**WHAT YOU ARE ASKED TO DO:** Starting with the line that contains "From the camera, how far does pixel" and going through the end of the records, arrange those lines as a numbered list, leaving out any blank lines.

**PROVIDED INFORMATION:**
______

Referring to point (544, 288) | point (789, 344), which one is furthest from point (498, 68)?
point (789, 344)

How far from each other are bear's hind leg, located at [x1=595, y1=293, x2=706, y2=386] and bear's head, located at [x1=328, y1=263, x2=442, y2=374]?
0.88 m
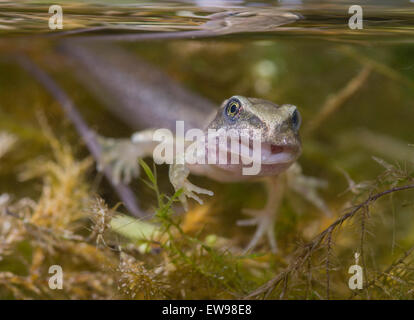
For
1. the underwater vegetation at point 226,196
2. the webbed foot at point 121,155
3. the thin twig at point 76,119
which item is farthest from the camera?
the webbed foot at point 121,155

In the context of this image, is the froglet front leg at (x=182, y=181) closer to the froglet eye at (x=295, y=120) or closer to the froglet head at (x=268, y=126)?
the froglet head at (x=268, y=126)

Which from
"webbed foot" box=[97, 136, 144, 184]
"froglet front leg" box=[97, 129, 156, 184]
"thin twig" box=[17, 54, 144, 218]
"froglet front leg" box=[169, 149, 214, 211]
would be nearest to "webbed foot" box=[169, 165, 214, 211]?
"froglet front leg" box=[169, 149, 214, 211]

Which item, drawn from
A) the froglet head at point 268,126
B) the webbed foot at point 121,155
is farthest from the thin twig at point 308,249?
the webbed foot at point 121,155

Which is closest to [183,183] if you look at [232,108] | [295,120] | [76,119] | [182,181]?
[182,181]

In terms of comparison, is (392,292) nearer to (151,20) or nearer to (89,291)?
(89,291)

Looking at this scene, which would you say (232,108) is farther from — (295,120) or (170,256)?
(170,256)
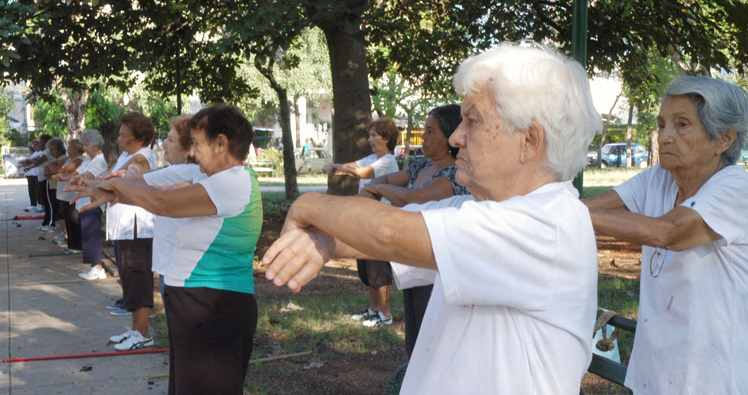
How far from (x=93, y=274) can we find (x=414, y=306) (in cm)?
668

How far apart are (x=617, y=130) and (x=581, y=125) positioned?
58040mm

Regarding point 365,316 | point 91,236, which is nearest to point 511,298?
point 365,316

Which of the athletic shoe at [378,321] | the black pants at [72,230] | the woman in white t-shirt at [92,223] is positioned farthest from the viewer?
the black pants at [72,230]

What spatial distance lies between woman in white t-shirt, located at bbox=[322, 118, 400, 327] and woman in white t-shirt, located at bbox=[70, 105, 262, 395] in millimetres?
2435

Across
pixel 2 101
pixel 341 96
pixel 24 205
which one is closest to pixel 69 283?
pixel 341 96

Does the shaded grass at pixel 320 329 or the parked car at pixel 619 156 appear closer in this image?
the shaded grass at pixel 320 329

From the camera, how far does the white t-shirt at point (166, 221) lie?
4137 millimetres

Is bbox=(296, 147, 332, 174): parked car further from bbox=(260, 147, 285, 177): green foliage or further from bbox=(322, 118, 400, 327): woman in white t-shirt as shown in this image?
bbox=(322, 118, 400, 327): woman in white t-shirt

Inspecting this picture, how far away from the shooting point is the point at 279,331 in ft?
20.5

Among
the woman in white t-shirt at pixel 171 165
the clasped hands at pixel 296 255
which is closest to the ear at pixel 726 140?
the clasped hands at pixel 296 255

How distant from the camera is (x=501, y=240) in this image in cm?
133

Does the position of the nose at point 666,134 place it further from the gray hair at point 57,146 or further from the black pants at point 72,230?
the gray hair at point 57,146

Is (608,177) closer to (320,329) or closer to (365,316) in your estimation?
(365,316)

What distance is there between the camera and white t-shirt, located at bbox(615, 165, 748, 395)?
2.26 metres
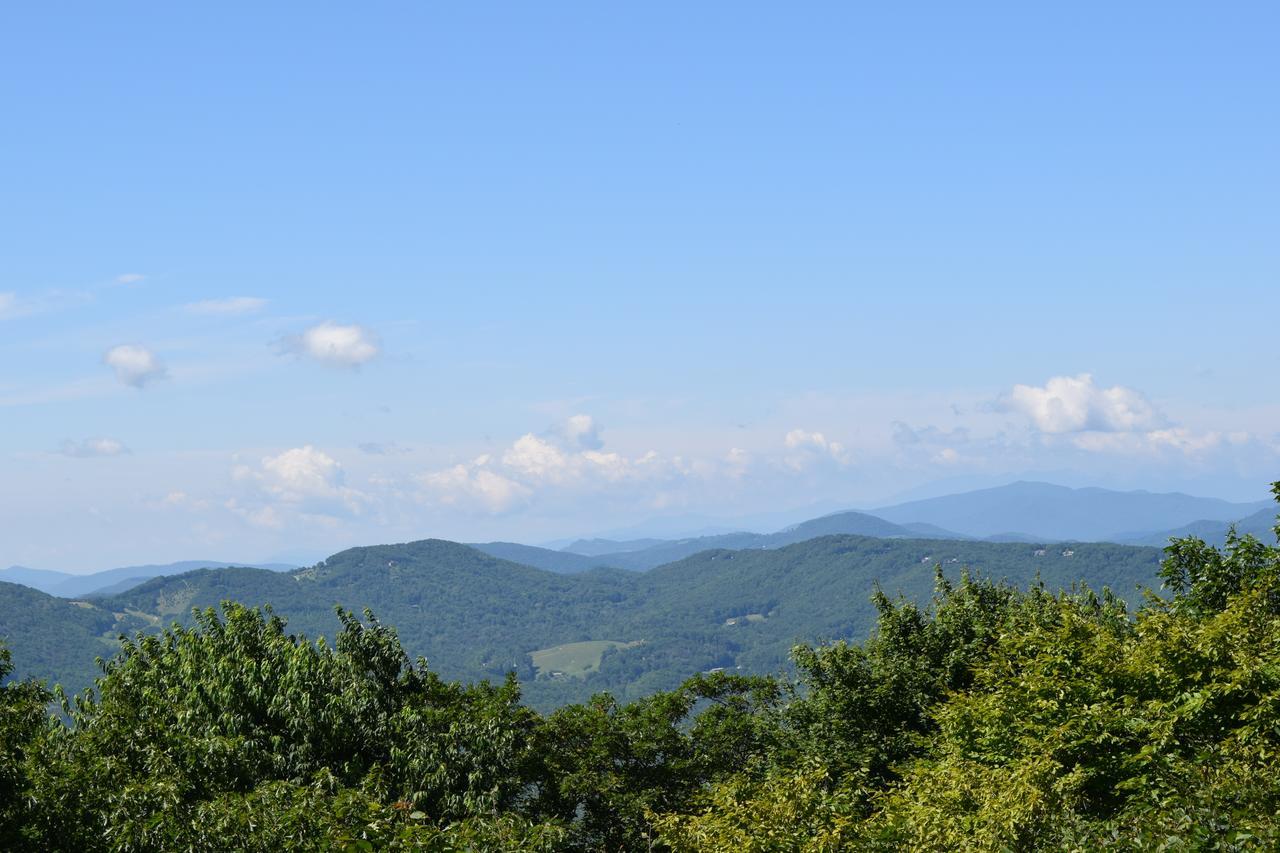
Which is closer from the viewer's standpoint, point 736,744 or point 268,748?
point 268,748

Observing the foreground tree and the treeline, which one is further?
the foreground tree

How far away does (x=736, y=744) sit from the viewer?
5100cm

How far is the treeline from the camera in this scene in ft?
57.8

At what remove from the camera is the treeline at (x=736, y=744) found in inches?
693

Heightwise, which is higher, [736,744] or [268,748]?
[268,748]

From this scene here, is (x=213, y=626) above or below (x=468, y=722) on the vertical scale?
above

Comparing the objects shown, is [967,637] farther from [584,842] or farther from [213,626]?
[213,626]

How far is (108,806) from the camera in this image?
66.9 feet

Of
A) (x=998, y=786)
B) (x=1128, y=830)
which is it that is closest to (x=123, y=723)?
(x=998, y=786)

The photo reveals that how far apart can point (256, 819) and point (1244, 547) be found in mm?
31167

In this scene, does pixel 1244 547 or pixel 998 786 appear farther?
pixel 1244 547

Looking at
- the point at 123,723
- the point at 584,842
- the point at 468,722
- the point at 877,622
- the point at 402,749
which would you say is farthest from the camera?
the point at 877,622

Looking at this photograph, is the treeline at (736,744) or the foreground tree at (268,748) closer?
the treeline at (736,744)

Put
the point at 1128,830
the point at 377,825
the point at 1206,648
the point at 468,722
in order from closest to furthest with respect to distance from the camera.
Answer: the point at 1128,830
the point at 377,825
the point at 1206,648
the point at 468,722
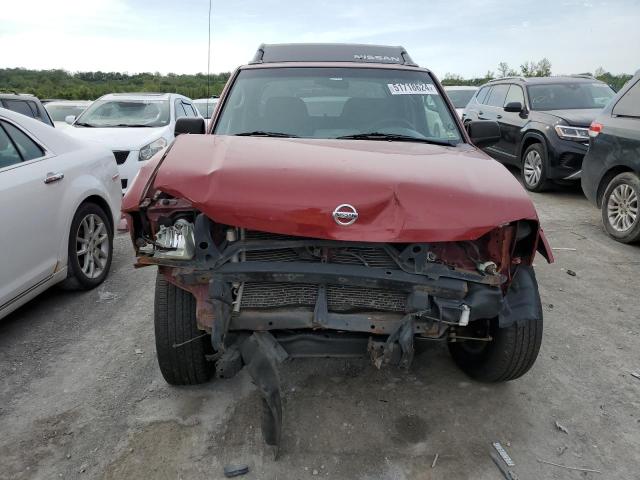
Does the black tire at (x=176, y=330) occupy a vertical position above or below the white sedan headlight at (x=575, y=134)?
below

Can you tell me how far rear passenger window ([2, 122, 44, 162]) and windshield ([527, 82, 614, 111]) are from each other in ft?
25.4

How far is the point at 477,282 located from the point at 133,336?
97.2 inches

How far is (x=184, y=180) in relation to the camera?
2.29m

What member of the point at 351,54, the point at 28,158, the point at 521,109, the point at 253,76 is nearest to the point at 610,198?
the point at 521,109

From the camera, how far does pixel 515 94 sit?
31.1ft

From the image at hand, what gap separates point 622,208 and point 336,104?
3.98 m

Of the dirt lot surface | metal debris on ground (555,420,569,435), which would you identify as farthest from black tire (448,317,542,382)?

______

**EXERCISE OUTPUT:**
1. From the camera, how far does pixel 515 94 sit?
2. 31.1ft
3. From the image at hand, what gap separates point 622,208 and point 336,104?
4. 3.98 m
5. Of the dirt lot surface | metal debris on ground (555,420,569,435), which would you identify as farthest from black tire (448,317,542,382)?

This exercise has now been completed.